··· INPUT ···

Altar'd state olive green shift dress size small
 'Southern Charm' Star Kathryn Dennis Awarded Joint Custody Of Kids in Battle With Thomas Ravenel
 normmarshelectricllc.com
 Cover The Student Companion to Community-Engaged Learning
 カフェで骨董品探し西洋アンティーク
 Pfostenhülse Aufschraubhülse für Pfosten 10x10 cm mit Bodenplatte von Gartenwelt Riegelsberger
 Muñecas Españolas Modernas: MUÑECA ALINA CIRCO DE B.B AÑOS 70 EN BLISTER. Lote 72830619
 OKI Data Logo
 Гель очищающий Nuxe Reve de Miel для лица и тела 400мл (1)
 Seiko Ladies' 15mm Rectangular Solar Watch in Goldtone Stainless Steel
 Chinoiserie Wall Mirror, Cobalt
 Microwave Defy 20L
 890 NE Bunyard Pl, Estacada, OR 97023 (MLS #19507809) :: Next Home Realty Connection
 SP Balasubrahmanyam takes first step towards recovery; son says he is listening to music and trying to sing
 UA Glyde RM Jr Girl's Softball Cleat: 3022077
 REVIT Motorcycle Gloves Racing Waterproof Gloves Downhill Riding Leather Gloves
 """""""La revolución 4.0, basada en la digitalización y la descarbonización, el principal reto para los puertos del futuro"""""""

···

• TASK ITEM:
Give every record again, exactly as it appears.

• SOLUTION:
Altar'd state olive green shift dress size small
 'Southern Charm' Star Kathryn Dennis Awarded Joint Custody Of Kids in Battle With Thomas Ravenel
 normmarshelectricllc.com
 Cover The Student Companion to Community-Engaged Learning
 カフェで骨董品探し西洋アンティーク
 Pfostenhülse Aufschraubhülse für Pfosten 10x10 cm mit Bodenplatte von Gartenwelt Riegelsberger
 Muñecas Españolas Modernas: MUÑECA ALINA CIRCO DE B.B AÑOS 70 EN BLISTER. Lote 72830619
 OKI Data Logo
 Гель очищающий Nuxe Reve de Miel для лица и тела 400мл (1)
 Seiko Ladies' 15mm Rectangular Solar Watch in Goldtone Stainless Steel
 Chinoiserie Wall Mirror, Cobalt
 Microwave Defy 20L
 890 NE Bunyard Pl, Estacada, OR 97023 (MLS #19507809) :: Next Home Realty Connection
 SP Balasubrahmanyam takes first step towards recovery; son says he is listening to music and trying to sing
 UA Glyde RM Jr Girl's Softball Cleat: 3022077
 REVIT Motorcycle Gloves Racing Waterproof Gloves Downhill Riding Leather Gloves
 """""""La revolución 4.0, basada en la digitalización y la descarbonización, el principal reto para los puertos del futuro"""""""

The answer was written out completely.